Ini yang terjadi dalam kasus Milad Leaks di mana hacker itu mencuri data dan menawarkannya untuk dijual di pasar gelap.
Ketiga, serangan APT. Jenis ancaman siber ini bertujuan mencuri data sensitif dalam jangka waktu lama dan tidak disadari oleh korban. Target serangan APT bernilai sangat tinggi, di antaranya bisnis skala kecil, menengah bahkan informasi suatu negara. Motivasi serangan siber ini bukan hanya faktor uang melainkan juga karena ingin menunjukkan eksistensi.
Keempat, ancaman phising. Diindikasikan masih banyak terjadi melalui pemalsuan website, email, fake call serta SMS yang memanfaatkan kekurangwaspadaan masyarakat. Ini yang tempo hari banyak memakan korban masyarakat luas dengan beredarnya link yang ternyata jebakan penipuan.
Kelima, serangan siber cryptojacking. Perkembangan malware yang dirancang khusus untuk melakukan cryptojacking bertujuan untuk melakukan cryptocurrency mining.
Keenam, serangan siber DDOS. BSSN menyatakan, persaingan bisnis maupun upaya penurunan citra terhadap suatu layanan menjadi motivasi utama serangan ini dan cendeurng menargetkan penyedia layanan baik pada pemerintah, swasta maupun instansi pendidikan.

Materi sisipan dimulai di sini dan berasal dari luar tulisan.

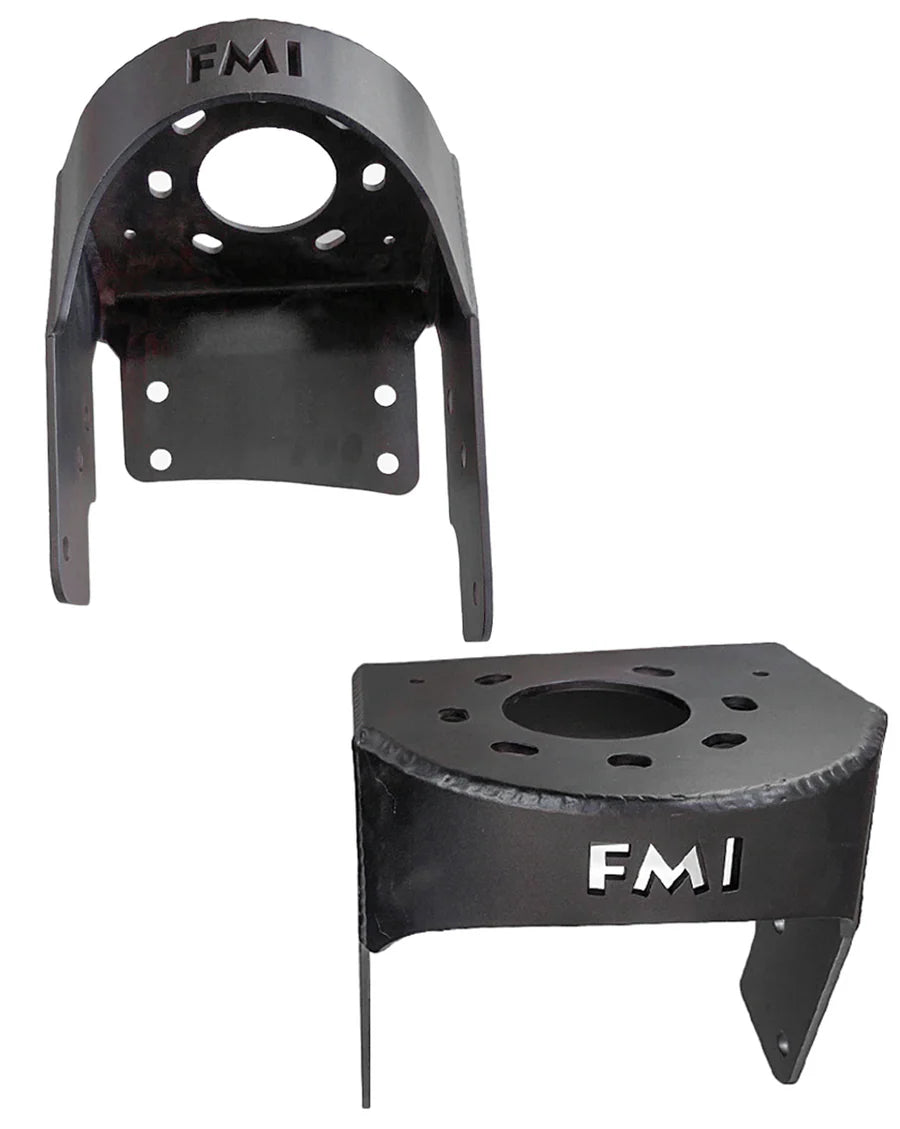 Foutz Gen 1 Raptor to Gen 2 Raptor - Coil Bucket Conversion Kit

Ketujuh, serangan RDP. "Pengelolaan sistem IT jarak jauh tanpa memerhatikan aspek keamanan seperti penggunaan Remote Desktop Protokol (RDP) bisa dimanfaatkan penyerang untuk masuk ke sistem bahkan mengambil alih kendali sistem," jelas BSSN.
Kedelapan, ancaman siber social engineering. Penyerang cenderung memakai teknik manipulasi psikologi terhadap manusia untuk mendapat data kredensial pengguna sehingga bisa masuk ke dalam sistem yang ditargetkan.
Kesembilan, ancaman siber web defacement. Yaitu, menargetkan website dengan celah keamanan berupa miskonfigurasi dan kelemahan pada database. Serangan ini mengakibatkan perubahan pada tampilan halaman website.
Kesepuluh, ancaman siber AI dan IoT Cybercrime. Semakin banyak jenis perangkat IoT, AI berpotensi akan dimanfaatkan untuk melakukan kejahatan siber. AI bisa digunakan mendeteksi perilaku IoT yang tidak biasa dan bisa diamnfaatkan untuk penipuan seperti deepfake (teknologi pertukaran wajah).